The charred remains of flatbread baked by hunter-gatherers 14,400 years ago have been found by archaeologists at a site in north-eastern Jordan.

It is the oldest direct evidence of bread found to date, predating agriculture by at least 4,000 years. Despite being one of the most important foodstuffs in the modern world, as the paper stated, the origins of bread are still largely unknown.

The discovery was made by a team of researchers from the University of Copenhagen, University College London and University of Cambridge who analysed charred food remains from a Natufian hunter-gatherer site – a site known as Shubayqa 1 located in the Black Desert.

The results, which were published in the journal Proceedings of the National Academy of Sciences, provide the earliest verifiable evidence for the production of bread.

“The flatbread found at Shubayqa 1 is the earliest evidence of bread-making recovered so far, and it shows that baking was invented before we had plant cultivation,” explained archaeologist Tobias Richter, University of Copenhagen, who led the excavations.

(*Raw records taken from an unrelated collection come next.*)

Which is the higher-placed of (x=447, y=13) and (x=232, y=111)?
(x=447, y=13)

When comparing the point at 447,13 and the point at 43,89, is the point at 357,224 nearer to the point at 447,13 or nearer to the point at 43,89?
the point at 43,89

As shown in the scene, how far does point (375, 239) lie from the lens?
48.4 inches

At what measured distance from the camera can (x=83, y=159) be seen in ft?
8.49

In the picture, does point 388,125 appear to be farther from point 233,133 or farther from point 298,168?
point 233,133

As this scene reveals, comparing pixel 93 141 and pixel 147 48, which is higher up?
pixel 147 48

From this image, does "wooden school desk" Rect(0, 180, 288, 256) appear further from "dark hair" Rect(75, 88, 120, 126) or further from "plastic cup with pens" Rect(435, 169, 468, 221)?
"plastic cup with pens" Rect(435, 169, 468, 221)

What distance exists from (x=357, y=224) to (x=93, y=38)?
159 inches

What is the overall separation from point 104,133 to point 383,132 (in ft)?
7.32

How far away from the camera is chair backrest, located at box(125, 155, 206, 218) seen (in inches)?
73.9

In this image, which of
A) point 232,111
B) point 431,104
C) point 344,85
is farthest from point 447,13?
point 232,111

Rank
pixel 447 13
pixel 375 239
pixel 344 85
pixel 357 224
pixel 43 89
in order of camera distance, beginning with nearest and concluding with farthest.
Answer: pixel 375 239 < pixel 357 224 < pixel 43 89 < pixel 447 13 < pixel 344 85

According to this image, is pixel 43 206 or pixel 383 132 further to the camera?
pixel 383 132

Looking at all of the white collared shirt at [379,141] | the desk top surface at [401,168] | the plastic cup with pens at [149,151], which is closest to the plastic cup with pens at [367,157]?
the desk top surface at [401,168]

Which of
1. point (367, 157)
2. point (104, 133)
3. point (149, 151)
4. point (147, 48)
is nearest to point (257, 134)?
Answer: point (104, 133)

He added that the “early and extremely time-consuming” method of producing bread based on wild cereals may have been one of the key driving forces behind the later agricultural revolution.

“The remains analysed in this study show that wild ancestors of domesticated cereals, such as barley, einkorn, and oats, had been ground, sieved and kneaded prior to cooking,” said first author of the study University of Copenhagen archaeobotanist Amaia Arranz Otaegui.

“The remains are very similar to unleavened flatbreads identified at several Neolithic and Roman sites in Europe and Turkey. So we now know that bread-like products were produced long before the development of farming. The next step is to evaluate if the production and consumption of bread influenced the emergence of plant cultivation and domestication at all.”

Electronic microscopy was used to analyse the charred remains at a UCL lab by PhD candidate Lara Gonzalez Carratero (see photo right). However, the identification of bread or other cereal-based products in archaeology is not straightforward.

“There has been a tendency to simplify classification without really testing it against an identification criteria. We have established a new set of criteria to identify flatbread, dough and porridge-like products in the archaeological record. Using scanning electron microscopy we identified the microstructures and particles of each charred food remain,” she explained.